La trasposizione di un capolavoro della letteratura è una scommessa difficilissima; ben che vada, si riesce a restituire un frammento della grandezza dell’opera originaria. Più si è fedeli, maggiore è il rischio di un bignami recitato; più ci si scosta, maggiore è il rischio di deturparne la grandezza. “L’idiota” di Kurosawa è l’eccezione a questa regola.
E tanto maggiore era la sfida, quanto più si considera che “L’idiota” di Dostoevskij è un’opera che ruota attorno a una figura immobile, “perfettamente bella” dall’inizio alla fine, a contatto con la quale sono gli altri ad essere messi alla prova, turbati e stravolti.
Ne “L’idiota” di Kurosawa la fedeltà al romanzo è grandissima pur nella ricreazione. La sceneggiatura è miracolosamente in grado di comprimere in circa tre ore (a seconda delle versioni) l’essenza di un romanzo di 600 pagine senza smarrirne nulla.
“L’idiota” rinasce nell’isola di Hokkaido, sotto una continua tempesta di neve. Negli interni di queste dimore borghesi hanno luogo alcune delle scene dostoevskiane fatte di dialoghi infinitamente protratti, vibranti, tesi al massimo dello spasimo fino al rivolgimento dei caratteri e allo svelamento di verità inaudite. Nastas’ja, Rogozin, Myskin, Aglaia. “L’idiota” ha un intreccio di base talmente forte da non uscire sminuito dalla riduzione alle vicende di questi quattro personaggi principali.

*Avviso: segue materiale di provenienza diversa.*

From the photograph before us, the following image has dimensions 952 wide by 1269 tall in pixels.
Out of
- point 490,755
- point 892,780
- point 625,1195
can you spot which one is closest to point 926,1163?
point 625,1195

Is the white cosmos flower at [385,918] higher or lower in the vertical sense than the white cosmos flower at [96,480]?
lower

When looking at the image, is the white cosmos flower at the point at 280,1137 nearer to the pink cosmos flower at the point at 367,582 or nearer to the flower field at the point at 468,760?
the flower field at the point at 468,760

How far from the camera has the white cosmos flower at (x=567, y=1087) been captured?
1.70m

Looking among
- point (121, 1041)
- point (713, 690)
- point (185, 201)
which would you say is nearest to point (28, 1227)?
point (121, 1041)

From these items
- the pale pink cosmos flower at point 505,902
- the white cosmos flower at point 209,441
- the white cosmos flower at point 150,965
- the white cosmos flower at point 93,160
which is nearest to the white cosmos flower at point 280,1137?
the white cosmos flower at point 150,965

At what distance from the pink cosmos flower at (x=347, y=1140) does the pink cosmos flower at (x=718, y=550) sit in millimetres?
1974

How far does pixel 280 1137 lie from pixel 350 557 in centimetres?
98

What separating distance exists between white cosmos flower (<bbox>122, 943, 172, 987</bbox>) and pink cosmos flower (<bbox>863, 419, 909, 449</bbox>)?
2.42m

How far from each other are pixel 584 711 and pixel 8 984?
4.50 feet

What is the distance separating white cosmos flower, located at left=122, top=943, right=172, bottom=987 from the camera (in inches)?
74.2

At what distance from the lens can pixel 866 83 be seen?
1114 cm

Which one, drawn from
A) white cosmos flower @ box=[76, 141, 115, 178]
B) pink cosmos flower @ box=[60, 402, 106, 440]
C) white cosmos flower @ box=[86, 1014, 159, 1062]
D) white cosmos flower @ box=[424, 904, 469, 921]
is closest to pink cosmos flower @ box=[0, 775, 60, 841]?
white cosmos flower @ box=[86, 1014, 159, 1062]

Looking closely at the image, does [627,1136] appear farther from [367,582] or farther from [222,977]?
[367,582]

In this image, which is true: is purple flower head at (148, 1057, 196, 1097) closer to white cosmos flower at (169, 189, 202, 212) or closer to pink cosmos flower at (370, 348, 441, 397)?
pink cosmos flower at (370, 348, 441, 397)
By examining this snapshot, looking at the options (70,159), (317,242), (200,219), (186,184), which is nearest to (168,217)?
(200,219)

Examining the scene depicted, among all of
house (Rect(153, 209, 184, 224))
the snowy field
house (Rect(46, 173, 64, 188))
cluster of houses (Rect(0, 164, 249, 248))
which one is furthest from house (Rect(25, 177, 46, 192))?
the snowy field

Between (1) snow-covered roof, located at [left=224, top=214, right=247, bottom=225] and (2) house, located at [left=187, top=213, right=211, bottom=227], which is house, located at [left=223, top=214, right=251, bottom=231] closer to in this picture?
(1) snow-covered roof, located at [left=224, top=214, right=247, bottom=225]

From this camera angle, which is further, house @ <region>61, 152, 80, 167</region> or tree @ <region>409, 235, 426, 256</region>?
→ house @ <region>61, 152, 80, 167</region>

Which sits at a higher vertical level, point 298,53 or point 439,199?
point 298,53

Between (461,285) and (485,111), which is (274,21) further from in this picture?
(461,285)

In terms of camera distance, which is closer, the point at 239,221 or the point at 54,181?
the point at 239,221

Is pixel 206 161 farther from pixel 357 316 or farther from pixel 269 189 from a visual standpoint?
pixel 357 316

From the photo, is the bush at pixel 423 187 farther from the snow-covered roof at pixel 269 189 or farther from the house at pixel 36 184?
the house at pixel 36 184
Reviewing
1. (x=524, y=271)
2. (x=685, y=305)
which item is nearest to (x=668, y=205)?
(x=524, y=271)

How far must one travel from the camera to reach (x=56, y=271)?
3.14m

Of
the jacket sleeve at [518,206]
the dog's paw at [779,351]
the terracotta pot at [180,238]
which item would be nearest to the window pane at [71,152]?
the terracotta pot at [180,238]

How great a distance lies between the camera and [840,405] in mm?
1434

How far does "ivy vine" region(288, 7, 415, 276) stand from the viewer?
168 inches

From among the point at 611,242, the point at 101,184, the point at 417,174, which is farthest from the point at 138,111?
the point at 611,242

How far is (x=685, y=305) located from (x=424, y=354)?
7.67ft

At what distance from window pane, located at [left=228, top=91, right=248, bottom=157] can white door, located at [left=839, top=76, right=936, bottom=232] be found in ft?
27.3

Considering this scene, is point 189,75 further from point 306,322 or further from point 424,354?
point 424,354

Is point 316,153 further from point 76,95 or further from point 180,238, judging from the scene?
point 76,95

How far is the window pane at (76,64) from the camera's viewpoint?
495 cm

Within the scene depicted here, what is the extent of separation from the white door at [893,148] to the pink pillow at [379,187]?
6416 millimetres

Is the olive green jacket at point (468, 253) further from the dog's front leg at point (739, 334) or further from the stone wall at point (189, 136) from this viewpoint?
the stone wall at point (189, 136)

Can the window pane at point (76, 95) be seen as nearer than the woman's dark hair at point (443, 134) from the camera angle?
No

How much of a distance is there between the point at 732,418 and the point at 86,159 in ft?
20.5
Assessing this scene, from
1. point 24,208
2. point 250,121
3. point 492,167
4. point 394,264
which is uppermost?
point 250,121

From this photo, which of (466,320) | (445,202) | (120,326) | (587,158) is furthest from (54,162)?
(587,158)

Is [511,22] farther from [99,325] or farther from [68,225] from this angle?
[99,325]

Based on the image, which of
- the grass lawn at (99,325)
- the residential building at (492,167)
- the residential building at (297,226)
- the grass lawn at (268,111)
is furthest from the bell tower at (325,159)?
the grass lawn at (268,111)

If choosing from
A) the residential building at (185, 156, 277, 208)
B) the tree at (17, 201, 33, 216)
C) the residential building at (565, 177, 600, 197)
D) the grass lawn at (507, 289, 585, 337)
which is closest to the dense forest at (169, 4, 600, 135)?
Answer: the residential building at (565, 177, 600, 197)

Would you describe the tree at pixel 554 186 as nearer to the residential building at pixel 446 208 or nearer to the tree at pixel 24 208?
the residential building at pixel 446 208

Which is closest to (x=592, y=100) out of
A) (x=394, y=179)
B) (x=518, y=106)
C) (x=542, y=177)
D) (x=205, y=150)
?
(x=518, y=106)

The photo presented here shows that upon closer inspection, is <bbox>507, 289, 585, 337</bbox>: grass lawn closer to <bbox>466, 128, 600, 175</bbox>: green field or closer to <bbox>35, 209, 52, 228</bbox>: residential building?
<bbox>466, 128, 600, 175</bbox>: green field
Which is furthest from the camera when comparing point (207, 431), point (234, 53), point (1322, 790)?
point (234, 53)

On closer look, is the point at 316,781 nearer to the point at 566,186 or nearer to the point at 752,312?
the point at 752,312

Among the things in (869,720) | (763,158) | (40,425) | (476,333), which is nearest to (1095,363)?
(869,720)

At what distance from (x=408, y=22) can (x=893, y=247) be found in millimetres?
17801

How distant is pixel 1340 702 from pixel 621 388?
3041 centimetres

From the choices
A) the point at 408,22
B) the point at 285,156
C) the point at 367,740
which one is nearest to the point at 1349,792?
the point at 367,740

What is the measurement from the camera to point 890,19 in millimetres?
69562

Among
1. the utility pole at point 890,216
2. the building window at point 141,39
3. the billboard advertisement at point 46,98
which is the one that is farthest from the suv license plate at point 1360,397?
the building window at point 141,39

La neve in cui Kurosawa ha deciso di immergere la vicenda (abbandonando le calde estati dei suoi lavori precedenti) ben fa da correlativo oggettivo al ghiaccio che paralizza il calore del cuore e i sentimenti: ed è una scelta felice, anche perché si immaginano le vicende del romanzo ambientate in analoghi inverni oltremodo gelidi, a San Pietroburgo.
Masayuki Mori che interpreta Myskin ha un particolare modo di trattenersi il bavero della giacca, con le braccia rattenute in una costante tensione che le blocca in una posizione di continua partecipazione emozionale a ciò che avviene attorno a lui.
Un giovane Toshiro Mifune dona a Rogozin l’istintualità dei gesti e il lampo di fuoco nello sguardo che lo rendono indimenticabile in questo ruolo, forse addirittura il migliore fra tanti straordinari.
Molto felice la scelta di fare di Myskin quasi un alter ego di Dostoevski, legando a lui l’aneddoto (che appartiene alla biografia dello scrittore) di esser stato salvato in extremis dalla pena capitale.
“L’idiota” è un film molto parlato, che possiede alcuni momenti altissimi in cui a parlare sono le immagini, in quei silenzi che permettono alle evoluzioni avvenute attraverso i dialoghi di addensarsi entro l’animo dello spettatore; per poi riprendere a farsi svelare la vicenda dai volti sempre intensi ed espressivi degli strepitosi interpreti (compreso quello di Myskin, necessariamente fisso in quasi una sola espressione dominante).